From “Good Enough” to Robust, Fault-Tolerant Enterprise Architecture

Frequently, when a system is stood up and used, the initial configuration ends up as the production configuration. Since initial testing and usage was successful, there’s no budget for further investigation into whether it is the best configuration for the long term. As a result, the system may not be ideal for future needs. System usage may continue to expand or even change in function (like moving from internal to customer-facing) and the system isn’t scalable. How then do you move from a limited system to something that can evolve and expand as business needs change?

As with just about any question in the IT realm, the answer is “it depends.” What is the tolerance for downtime? How will the system be used? Is it an internal system or an external, customer-facing system? What about disaster recovery? How much do you want to spend?

Scalability is the key to any robust IT system. Moving from a simple, stand-alone system to scalable distributed system can be costly (and painful) if done in a single grand step.

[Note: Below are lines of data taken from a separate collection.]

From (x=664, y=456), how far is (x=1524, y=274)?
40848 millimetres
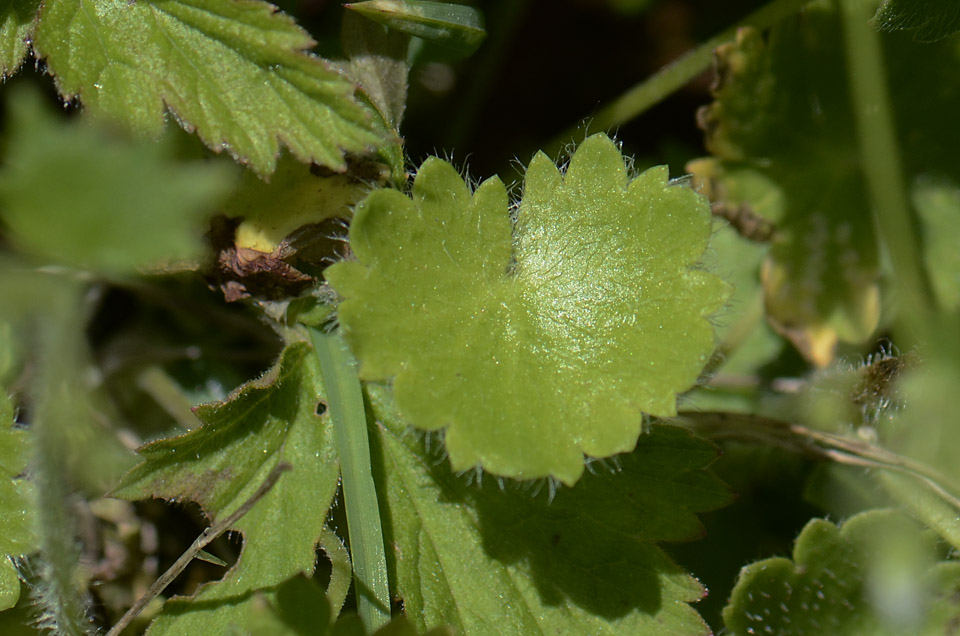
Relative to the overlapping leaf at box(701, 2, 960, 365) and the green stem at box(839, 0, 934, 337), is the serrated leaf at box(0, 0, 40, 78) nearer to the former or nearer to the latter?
the overlapping leaf at box(701, 2, 960, 365)

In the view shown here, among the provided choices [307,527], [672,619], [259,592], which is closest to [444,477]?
[307,527]

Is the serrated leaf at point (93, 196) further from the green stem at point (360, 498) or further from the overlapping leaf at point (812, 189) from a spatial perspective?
the overlapping leaf at point (812, 189)

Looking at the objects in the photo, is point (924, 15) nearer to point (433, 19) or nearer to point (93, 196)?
point (433, 19)

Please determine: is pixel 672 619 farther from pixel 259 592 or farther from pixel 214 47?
pixel 214 47

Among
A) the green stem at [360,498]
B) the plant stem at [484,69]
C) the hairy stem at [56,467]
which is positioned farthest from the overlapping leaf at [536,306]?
the plant stem at [484,69]

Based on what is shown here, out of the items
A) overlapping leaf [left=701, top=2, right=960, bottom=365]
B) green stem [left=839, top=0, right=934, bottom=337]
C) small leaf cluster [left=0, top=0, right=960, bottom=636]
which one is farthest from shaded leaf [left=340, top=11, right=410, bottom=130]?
green stem [left=839, top=0, right=934, bottom=337]

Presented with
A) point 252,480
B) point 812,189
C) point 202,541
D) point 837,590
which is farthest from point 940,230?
point 202,541
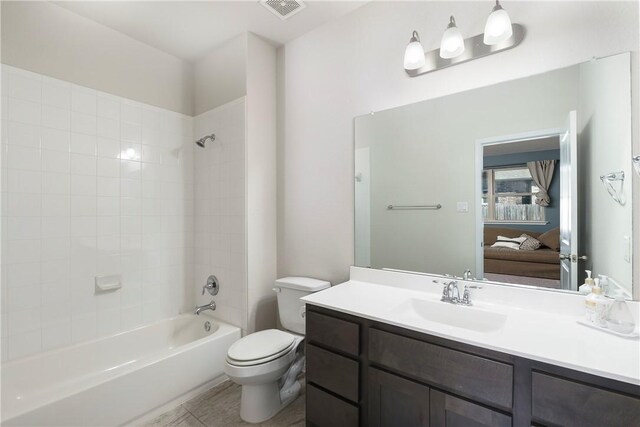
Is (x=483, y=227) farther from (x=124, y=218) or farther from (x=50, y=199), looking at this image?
(x=50, y=199)

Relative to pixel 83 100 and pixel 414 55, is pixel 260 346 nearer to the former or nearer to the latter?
pixel 414 55

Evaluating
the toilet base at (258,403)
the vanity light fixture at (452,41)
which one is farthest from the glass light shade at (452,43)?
the toilet base at (258,403)

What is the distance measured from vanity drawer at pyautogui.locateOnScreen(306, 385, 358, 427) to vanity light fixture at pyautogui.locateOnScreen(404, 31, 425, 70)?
5.99 feet

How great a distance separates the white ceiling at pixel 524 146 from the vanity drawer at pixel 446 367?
39.2 inches

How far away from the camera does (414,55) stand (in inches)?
64.2

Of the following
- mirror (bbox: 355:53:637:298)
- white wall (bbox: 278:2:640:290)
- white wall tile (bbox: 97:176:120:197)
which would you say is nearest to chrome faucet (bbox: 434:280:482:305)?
mirror (bbox: 355:53:637:298)

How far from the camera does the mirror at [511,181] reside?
4.03ft

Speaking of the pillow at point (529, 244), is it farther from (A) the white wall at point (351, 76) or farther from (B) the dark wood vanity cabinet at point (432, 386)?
(A) the white wall at point (351, 76)

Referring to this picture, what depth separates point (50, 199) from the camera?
1.94 meters

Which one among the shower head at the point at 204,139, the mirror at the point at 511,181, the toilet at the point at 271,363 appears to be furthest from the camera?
the shower head at the point at 204,139

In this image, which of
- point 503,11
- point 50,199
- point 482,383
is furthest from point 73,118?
point 482,383

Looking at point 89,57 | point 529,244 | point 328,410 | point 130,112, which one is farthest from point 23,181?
point 529,244

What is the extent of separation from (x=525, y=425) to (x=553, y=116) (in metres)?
1.28

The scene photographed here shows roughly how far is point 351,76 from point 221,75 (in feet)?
3.88
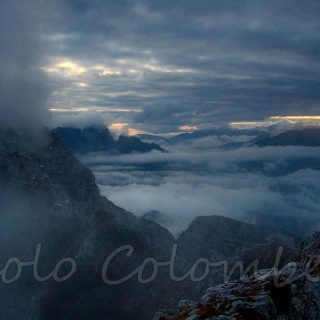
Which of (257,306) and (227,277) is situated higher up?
(257,306)

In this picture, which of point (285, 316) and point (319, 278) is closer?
point (285, 316)

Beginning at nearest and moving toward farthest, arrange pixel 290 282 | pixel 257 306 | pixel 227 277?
pixel 257 306 < pixel 290 282 < pixel 227 277

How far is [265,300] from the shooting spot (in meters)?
63.3

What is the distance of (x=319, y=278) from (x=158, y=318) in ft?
Answer: 81.9

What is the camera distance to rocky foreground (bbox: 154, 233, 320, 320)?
62.7m

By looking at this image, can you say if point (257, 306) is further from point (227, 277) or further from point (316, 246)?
point (227, 277)

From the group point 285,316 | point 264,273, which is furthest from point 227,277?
point 285,316

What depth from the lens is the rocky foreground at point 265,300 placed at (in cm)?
6269

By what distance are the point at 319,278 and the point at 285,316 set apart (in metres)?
8.86

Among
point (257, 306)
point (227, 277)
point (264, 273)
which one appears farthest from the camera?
point (227, 277)

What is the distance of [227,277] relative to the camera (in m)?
198

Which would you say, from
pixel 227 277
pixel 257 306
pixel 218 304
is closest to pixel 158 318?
pixel 218 304

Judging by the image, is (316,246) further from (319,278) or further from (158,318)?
(158,318)

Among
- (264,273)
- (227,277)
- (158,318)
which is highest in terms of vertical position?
(264,273)
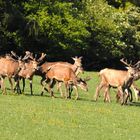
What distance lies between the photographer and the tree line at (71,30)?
5162 cm

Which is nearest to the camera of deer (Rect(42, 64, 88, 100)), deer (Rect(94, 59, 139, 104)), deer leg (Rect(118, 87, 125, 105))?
deer leg (Rect(118, 87, 125, 105))

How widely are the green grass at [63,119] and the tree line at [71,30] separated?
84.3ft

However, breaking the move into many smaller steps will not only limit the impact to the current user base, but also allow for a more palatable financial cost.

One of the keys to a fault tolerant system is removing single points of failure. Clustering is one of the simplest ways to minimize failure points. Workload is split between two or more processes so if one process fails, the remaining process(es) handles the entire workload. Separating out the VMs that host similar processes onto different pieces of hardware eliminates the hardware as a failure point. Different degrees of separation can be used for development, testing and production. It would be prohibitively expensive to have all systems mirror a production configuration; however, a smaller, similarly configured system is still wise.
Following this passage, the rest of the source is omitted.